Q: Did you talk to any New York bagel chefs before you decided to open?
A: Nope. I am very much like that—I just said, if the idea feels good, we’re gonna try it. That’s kind of what KitchenCru was, on a little bit of a larger scale. Since we had KitchenCru, we’ve done a lot of things, we’re self-teaching ourselves.
Q: What’s your definition of an authentic New York bagel?

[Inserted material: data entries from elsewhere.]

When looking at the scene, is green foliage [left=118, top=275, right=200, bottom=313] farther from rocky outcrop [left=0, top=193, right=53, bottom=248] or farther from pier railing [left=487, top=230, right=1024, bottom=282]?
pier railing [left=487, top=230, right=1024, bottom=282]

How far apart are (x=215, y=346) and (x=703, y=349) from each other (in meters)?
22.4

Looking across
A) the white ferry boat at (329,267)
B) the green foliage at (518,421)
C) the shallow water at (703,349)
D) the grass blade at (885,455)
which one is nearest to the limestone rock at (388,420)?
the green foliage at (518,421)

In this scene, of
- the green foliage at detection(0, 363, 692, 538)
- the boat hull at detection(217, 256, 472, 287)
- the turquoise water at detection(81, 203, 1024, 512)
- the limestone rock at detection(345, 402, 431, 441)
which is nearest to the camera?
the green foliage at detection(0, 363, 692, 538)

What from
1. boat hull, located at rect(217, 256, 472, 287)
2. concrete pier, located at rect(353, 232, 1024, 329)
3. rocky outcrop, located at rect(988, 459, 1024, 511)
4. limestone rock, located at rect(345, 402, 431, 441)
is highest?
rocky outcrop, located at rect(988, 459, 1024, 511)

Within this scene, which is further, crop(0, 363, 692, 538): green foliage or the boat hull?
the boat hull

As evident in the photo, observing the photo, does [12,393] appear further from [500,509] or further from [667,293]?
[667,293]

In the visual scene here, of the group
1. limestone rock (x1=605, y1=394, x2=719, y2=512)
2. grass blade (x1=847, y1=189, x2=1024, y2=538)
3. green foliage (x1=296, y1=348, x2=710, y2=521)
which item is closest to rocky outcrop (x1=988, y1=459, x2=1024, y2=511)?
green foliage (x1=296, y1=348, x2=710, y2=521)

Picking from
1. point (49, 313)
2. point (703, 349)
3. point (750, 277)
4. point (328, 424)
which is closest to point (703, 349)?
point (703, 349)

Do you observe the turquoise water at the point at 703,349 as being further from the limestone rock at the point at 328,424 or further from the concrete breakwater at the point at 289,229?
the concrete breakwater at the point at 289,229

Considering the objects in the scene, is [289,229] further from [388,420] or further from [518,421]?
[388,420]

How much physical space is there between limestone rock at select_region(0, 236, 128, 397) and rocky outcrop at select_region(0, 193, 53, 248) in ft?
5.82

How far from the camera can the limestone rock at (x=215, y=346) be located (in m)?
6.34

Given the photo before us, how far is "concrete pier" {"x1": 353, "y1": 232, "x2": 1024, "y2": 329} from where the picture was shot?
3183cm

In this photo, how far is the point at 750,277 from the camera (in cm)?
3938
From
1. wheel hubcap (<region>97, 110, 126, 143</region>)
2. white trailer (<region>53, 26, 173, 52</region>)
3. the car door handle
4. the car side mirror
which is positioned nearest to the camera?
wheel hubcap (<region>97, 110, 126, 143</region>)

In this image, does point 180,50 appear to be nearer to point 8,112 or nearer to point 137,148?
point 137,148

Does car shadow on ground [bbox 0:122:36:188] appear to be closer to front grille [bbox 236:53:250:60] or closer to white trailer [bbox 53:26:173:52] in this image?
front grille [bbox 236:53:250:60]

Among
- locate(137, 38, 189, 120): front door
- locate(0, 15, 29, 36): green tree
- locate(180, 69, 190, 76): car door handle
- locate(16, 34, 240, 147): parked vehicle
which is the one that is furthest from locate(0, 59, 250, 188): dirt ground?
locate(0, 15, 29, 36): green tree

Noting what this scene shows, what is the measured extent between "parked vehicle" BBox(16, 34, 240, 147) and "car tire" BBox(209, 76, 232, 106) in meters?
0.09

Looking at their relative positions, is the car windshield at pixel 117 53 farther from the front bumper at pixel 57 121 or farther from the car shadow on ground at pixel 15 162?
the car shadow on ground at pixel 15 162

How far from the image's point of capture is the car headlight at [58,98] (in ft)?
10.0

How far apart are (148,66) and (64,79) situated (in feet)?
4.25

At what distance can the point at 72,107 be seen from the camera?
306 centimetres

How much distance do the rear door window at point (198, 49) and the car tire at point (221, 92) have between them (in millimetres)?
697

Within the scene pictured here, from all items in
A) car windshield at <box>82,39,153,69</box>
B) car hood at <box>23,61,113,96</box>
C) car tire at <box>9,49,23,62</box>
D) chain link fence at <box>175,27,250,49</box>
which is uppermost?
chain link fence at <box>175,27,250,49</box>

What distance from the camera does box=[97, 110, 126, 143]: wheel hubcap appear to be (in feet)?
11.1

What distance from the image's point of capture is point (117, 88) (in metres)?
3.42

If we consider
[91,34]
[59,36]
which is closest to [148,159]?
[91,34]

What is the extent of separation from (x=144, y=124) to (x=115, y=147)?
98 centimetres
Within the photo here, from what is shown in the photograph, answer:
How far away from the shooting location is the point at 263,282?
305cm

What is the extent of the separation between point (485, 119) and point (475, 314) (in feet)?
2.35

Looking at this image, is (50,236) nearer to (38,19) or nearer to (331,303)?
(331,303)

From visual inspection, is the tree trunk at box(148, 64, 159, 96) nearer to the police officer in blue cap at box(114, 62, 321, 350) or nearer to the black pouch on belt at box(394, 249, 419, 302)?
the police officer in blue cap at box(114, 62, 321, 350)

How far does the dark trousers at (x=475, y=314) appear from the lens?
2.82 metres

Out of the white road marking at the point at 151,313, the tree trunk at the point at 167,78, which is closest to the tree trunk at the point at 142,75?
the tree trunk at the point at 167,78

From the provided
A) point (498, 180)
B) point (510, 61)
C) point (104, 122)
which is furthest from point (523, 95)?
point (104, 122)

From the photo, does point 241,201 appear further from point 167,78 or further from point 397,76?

A: It has to be boiled. It can’t be soft, a little crackle to the crust, it can’t be tough, either. It has to have a crackle—I don’t call it a crust, I call it a crackle. The inside needs to be chewy without being dense. You shouldn’t have to toast it unless it’s a day old or more. Personally, I only toast a bagel if it’s a day or older. Or, if it’s been frozen. A good bagel doesn’t need to be toasted. But if people like them, we’ll of course toast them. It should have a tangy malty sweetness to it without being over powering. I took in a catering chef to taste the bagels and he opened the box and said, “Is that whole wheat flour?” and I told him, “No, the color is the malt extract,’ and he said, “Well, I’ve never bought a bagel that color,” and I told him, “Well you’ve never had a bagel from New York then.” They’re not big, either, no hamburger buns with holes in them. Ours are about 4 ounces. Beyond that, I believe there are certain things that don’t belong on bagels—we won’t make blueberry or chocolate chip bagels. As a purist, I did not plan on making a cinnamon raisin bagel, but the demand in wholesale was too high. So I came up with what I believe is a superior—we’re calling it a Cinnamon Raisin Spice bagel.
Q: I’ve seen you’ve been playing with some pretty non-traditional flavors though, like a kimchi schmear?
A: Yes, even though I’m a traditionalist, I think there’s room for a little bit of innovation that will hold true to both what a bagel should be, but also hold true to what Portland would want.